Questo è il contesto nel quale considerare le innovazioni introdotte con queste linee guida. La prima è il superamento del vincolo al regime di ricovero ospedaliero (peraltro facilmente aggirabile e sostanzialmente già superato in molti casi) fino alla conclusione del percorso assistenziale: con la somministrazione del farmaco in day hospital, il vero e proprio momento di espulsione del feto può avvenire quando la donna è ritornata a casa. Nel caso che l’intensità del dolore e l’insorgenza di complicazioni, soprattutto dovute a una eccessiva emorragia, lo richiedessero, è disponibile un presidio sanitario dedicato a cui rivolgersi con urgenza. La seconda consiste nel protrarre il termine di utilizzo del farmaco dalla 7ª alla 9ª settimana. L’intervento può quindi svolgersi in una fase più avanzata della gravidanza, quando incertezza e rischio possono risultare maggiori.

Il passo che viene fatto, al di là della valutazione – ovviamente fondamentale – degli aspetti di efficacia e di sicurezza per la donna, sembra andare nella direzione di un più forte confinamento nella sfera privata di un gesto di grande rilevanza emotiva, sociale e morale. È invece fondamentale garantire un’elaborazione più ampia e completa delle intense reazioni emotive scatenate dalla gravidanza, soprattutto al suo inizio.

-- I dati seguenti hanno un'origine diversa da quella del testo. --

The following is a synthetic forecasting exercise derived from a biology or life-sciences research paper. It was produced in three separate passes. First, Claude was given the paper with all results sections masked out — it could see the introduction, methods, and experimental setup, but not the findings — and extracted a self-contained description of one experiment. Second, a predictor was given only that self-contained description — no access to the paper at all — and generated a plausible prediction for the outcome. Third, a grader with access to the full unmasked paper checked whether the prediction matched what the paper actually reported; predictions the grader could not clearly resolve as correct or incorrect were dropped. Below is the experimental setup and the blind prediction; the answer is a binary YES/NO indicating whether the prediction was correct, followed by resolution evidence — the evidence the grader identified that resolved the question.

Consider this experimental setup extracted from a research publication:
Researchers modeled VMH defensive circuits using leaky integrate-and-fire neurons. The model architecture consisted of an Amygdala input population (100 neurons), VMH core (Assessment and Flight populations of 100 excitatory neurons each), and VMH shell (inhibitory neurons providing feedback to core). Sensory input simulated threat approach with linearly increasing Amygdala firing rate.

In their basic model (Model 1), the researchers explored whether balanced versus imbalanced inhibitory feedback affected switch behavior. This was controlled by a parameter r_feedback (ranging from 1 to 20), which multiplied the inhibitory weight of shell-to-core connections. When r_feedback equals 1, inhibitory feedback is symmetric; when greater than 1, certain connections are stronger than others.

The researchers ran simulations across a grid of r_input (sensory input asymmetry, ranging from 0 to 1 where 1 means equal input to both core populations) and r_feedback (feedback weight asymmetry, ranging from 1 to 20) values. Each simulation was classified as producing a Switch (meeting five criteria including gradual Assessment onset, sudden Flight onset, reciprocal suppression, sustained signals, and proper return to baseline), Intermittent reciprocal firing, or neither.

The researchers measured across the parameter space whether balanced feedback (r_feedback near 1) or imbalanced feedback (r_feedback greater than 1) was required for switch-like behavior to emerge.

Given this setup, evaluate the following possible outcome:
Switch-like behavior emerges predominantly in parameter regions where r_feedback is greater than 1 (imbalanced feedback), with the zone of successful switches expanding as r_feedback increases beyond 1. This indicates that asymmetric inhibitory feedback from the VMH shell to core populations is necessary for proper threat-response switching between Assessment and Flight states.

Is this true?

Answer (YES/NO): YES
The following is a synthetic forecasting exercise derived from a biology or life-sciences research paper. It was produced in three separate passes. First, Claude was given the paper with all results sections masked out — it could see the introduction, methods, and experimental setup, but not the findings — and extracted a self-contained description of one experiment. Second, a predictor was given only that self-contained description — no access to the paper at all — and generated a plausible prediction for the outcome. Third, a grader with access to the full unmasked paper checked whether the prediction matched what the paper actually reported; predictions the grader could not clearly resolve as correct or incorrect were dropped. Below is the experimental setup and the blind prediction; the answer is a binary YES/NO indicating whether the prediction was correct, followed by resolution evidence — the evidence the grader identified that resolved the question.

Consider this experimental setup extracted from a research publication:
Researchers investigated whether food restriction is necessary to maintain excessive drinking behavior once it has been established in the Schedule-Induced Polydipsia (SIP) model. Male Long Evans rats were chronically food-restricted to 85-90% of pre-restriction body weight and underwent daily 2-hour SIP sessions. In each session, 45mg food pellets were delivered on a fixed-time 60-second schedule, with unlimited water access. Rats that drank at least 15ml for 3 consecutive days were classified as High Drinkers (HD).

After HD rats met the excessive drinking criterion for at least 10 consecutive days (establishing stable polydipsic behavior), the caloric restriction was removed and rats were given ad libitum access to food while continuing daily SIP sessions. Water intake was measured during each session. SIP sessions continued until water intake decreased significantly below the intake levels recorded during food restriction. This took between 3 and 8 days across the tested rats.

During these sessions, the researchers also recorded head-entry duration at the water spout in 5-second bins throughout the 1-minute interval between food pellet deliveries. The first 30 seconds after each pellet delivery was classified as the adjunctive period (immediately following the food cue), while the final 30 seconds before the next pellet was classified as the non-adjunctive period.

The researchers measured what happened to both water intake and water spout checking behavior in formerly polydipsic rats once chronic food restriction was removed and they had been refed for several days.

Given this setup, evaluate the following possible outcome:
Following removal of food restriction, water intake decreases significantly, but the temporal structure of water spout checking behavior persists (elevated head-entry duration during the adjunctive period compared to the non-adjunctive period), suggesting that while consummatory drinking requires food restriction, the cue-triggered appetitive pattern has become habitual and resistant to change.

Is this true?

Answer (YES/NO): YES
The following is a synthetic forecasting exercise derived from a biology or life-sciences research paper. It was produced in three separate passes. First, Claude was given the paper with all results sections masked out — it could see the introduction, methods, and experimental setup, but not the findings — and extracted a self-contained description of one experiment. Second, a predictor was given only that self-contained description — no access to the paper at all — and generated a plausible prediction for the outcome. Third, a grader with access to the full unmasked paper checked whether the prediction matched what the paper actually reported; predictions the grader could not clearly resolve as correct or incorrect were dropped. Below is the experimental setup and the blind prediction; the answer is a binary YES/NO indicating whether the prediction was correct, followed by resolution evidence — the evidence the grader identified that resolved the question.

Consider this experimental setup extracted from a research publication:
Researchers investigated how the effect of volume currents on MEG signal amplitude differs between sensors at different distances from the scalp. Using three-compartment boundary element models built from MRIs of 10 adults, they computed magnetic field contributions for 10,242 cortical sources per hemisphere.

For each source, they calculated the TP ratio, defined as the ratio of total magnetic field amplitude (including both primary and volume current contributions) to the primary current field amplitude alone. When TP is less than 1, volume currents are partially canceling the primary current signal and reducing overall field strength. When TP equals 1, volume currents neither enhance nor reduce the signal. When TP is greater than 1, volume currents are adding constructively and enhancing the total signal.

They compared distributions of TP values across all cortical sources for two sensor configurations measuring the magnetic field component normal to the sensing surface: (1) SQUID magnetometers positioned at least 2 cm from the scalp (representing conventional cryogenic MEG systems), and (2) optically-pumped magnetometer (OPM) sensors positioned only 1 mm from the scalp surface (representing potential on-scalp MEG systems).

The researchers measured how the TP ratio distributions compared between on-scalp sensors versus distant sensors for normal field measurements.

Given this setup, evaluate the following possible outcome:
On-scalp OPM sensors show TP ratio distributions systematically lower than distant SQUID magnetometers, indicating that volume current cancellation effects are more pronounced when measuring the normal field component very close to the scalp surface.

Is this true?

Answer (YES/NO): NO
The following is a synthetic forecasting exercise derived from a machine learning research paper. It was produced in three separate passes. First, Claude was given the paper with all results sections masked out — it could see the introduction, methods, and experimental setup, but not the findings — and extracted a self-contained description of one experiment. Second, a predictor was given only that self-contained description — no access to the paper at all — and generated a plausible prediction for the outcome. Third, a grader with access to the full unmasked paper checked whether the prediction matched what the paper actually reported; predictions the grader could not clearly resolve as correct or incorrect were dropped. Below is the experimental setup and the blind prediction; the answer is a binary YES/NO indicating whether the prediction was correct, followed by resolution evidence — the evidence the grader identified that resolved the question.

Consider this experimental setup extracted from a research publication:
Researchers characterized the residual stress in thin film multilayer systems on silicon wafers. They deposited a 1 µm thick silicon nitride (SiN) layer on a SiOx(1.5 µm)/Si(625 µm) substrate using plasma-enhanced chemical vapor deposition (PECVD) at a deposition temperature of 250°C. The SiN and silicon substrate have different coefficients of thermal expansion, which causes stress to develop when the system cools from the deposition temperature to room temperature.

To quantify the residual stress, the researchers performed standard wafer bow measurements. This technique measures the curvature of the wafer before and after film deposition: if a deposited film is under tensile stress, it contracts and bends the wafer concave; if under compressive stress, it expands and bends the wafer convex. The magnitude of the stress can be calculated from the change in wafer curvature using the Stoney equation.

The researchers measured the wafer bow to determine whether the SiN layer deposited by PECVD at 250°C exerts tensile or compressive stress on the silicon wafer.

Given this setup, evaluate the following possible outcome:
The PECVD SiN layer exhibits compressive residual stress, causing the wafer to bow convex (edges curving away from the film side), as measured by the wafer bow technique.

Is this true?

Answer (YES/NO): YES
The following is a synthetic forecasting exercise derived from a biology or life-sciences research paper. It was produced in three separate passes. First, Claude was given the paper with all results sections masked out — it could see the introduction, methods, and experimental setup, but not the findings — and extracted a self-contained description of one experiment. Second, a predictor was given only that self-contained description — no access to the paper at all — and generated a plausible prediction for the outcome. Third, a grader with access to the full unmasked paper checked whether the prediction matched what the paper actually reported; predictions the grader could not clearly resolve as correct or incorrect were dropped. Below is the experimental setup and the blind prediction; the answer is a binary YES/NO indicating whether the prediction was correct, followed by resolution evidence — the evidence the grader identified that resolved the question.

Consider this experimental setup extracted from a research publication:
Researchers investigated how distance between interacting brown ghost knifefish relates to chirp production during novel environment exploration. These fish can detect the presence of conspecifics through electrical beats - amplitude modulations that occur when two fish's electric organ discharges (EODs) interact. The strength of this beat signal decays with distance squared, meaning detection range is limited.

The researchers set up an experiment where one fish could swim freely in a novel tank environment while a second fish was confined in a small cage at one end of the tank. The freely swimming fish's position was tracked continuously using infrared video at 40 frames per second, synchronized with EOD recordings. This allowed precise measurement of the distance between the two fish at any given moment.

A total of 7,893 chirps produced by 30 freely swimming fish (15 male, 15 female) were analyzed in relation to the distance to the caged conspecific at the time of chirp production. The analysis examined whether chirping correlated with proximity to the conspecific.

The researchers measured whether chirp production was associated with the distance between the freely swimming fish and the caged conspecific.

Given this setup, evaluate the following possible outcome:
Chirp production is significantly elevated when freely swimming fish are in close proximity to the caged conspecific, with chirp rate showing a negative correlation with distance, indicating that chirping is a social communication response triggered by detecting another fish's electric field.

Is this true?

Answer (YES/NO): NO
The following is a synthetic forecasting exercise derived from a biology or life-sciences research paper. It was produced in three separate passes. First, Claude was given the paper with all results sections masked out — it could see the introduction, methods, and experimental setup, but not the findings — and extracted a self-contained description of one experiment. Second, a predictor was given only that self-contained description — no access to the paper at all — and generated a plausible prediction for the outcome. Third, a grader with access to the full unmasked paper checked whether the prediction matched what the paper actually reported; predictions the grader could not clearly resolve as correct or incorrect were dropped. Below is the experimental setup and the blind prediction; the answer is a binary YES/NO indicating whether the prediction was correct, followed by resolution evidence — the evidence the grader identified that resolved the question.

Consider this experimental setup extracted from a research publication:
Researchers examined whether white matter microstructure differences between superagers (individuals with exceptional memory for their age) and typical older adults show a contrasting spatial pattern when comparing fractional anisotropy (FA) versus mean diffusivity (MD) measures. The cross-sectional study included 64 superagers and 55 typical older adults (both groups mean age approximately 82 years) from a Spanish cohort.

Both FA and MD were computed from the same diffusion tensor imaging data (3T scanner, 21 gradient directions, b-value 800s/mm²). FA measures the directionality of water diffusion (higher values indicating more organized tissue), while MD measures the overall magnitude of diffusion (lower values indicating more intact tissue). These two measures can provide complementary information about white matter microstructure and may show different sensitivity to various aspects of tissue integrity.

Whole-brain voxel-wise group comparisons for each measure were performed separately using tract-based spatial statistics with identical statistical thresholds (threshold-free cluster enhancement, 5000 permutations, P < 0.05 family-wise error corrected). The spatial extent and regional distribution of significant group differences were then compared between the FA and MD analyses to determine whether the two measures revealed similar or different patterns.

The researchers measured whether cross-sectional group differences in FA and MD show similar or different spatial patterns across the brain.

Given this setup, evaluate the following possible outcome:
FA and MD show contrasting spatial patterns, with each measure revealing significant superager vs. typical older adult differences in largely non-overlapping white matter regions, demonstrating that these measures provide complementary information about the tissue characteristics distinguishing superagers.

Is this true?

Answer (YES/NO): NO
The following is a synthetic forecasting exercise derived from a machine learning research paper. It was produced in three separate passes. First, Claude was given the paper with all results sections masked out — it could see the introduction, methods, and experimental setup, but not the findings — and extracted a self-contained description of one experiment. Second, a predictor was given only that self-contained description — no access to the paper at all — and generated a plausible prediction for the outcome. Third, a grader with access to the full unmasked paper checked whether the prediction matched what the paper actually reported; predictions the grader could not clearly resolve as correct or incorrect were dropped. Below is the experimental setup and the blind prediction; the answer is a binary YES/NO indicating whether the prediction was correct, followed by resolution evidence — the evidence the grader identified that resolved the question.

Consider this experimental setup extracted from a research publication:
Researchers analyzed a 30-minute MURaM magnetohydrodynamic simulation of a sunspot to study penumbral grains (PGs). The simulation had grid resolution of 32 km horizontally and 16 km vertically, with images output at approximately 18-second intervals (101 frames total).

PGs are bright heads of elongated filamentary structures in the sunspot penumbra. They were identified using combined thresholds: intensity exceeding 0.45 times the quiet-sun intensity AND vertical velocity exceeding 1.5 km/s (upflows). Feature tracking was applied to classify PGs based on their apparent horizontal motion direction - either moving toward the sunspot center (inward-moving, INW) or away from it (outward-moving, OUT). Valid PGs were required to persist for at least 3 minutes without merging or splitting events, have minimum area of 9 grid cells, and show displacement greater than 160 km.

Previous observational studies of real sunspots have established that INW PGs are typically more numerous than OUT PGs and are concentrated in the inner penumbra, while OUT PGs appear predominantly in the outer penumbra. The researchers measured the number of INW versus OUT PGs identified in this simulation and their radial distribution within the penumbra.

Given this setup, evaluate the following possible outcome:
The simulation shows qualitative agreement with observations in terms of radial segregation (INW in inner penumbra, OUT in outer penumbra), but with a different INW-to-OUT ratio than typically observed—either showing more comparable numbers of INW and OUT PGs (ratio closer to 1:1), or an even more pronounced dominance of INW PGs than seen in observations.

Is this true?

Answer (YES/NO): NO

La particolare delicatezza di questo momento è dovuta alla trasformazione che comporta il divenire madre (e genitori), quando la presenza sorprendente dell’altro mette in questione esattamente gli aspetti più personali: il corpo, lo spazio, il tempo, l’agenda… Il dubbio è “chiaro”: consentire che l’aborto possa avvenire tra le mura domestiche significa allontanarlo ulteriormente, con tutti i problemi dei quali questa decisione si carica, dalla trama delle relazioni sociali e dalla sfera della responsabilità comune, che la legge 194 chiama invece direttamente in causa.

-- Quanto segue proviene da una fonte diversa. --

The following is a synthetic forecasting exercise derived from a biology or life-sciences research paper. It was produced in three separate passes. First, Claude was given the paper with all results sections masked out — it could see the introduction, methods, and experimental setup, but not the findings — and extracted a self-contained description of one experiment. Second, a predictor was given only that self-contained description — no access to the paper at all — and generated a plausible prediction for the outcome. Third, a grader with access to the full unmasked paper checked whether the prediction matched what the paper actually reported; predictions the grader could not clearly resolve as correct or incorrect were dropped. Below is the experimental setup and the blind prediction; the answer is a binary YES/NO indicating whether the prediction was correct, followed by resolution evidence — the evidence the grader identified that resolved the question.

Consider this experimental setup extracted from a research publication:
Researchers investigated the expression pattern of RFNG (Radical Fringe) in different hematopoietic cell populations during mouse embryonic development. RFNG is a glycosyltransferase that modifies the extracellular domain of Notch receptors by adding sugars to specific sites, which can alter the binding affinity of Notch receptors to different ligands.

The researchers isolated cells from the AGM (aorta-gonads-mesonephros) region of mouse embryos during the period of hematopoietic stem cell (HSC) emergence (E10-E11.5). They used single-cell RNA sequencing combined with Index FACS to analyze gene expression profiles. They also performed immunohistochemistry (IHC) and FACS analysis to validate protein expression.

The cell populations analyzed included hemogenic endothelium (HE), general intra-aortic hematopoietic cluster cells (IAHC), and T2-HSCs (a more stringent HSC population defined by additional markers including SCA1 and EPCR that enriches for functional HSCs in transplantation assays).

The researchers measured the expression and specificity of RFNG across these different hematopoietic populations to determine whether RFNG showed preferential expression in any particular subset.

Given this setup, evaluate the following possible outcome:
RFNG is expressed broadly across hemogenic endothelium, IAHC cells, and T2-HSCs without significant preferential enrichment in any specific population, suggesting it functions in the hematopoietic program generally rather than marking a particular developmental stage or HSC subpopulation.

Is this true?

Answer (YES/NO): NO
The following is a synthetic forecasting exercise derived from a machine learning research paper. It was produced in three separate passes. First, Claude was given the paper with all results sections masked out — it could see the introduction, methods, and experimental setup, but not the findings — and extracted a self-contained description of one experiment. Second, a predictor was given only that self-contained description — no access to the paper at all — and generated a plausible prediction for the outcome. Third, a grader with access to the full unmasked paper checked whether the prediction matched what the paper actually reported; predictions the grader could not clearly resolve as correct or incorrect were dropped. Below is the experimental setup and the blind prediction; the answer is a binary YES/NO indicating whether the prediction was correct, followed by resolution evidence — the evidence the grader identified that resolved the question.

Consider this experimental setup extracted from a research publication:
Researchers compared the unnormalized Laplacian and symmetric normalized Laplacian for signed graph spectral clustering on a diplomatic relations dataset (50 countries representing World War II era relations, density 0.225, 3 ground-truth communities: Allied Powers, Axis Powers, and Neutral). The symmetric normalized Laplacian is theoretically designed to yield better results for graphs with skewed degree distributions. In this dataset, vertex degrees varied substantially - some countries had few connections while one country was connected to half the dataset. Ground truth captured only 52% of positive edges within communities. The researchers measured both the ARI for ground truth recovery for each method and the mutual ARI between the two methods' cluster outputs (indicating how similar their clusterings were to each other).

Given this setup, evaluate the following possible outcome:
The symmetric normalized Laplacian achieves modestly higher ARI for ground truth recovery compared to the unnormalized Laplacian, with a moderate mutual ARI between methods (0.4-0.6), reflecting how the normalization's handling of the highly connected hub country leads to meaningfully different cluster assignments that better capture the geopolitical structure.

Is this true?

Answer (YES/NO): NO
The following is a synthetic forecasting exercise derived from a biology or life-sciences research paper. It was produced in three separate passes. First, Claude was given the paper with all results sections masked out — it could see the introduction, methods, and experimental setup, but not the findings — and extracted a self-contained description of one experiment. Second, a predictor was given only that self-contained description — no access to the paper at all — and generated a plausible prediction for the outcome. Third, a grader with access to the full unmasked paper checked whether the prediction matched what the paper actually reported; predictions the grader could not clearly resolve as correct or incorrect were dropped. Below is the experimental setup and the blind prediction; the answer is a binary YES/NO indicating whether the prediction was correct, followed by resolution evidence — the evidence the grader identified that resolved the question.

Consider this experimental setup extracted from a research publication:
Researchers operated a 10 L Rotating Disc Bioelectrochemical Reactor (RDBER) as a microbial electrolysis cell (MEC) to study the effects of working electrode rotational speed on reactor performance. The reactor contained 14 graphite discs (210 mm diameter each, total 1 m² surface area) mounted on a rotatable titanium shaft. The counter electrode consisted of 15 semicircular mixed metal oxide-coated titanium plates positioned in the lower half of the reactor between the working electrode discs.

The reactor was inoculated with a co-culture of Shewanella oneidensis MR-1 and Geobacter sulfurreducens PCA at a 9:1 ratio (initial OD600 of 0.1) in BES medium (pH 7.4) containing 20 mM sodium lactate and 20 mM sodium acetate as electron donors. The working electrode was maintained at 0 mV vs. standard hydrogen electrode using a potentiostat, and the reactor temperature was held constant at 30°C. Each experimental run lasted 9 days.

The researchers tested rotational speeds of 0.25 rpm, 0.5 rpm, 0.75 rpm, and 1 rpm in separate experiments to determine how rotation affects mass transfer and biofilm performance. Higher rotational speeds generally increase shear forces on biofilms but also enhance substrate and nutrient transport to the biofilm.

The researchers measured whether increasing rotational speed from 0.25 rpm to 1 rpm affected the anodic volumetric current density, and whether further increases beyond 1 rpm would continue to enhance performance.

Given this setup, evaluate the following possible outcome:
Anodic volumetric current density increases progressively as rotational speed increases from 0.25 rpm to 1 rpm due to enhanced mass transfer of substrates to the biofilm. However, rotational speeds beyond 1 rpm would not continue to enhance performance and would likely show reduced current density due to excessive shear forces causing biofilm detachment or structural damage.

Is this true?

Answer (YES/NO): NO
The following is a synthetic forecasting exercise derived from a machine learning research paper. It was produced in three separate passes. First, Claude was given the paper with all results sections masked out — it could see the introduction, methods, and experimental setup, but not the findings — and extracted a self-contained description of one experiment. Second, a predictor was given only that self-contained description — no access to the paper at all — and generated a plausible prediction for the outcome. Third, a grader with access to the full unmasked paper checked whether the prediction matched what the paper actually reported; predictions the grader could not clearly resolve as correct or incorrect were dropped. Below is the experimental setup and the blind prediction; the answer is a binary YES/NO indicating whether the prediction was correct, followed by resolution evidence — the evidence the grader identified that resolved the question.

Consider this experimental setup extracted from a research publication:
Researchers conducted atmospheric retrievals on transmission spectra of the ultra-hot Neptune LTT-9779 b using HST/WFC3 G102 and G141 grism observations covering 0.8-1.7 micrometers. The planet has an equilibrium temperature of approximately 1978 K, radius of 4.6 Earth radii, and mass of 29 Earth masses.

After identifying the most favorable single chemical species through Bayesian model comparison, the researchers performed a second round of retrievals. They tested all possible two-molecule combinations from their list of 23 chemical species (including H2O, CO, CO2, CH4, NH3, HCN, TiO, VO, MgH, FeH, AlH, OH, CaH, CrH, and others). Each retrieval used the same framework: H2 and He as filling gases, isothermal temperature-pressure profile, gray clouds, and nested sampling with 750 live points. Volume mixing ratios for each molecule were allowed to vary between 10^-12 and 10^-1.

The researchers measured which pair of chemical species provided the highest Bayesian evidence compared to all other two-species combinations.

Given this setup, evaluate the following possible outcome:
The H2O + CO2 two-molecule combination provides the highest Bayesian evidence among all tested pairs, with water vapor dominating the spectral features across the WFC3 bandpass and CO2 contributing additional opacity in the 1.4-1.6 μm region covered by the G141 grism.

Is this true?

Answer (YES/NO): NO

Può essere facile obiettare – e ci sono fondate ragioni per farlo – che gli ospedali non sono necessariamente il luogo migliore per perseguire questo obiettivo di accompagnamento e sostegno e che comunque questa preoccupazione si applica a ciò che precede la decisione di interrompere una gravidanza. Ma proprio per questo occorre non rinunciare alla ricerca di modalità e di strumenti più adeguati per un progetto condiviso: accompagnamento e sostegno alla vita nascente e concepita e alle famiglie restano il banco di prova per una società attenta e sensibile che sappia costruire con sapienza e lungimiranza il proprio futuro.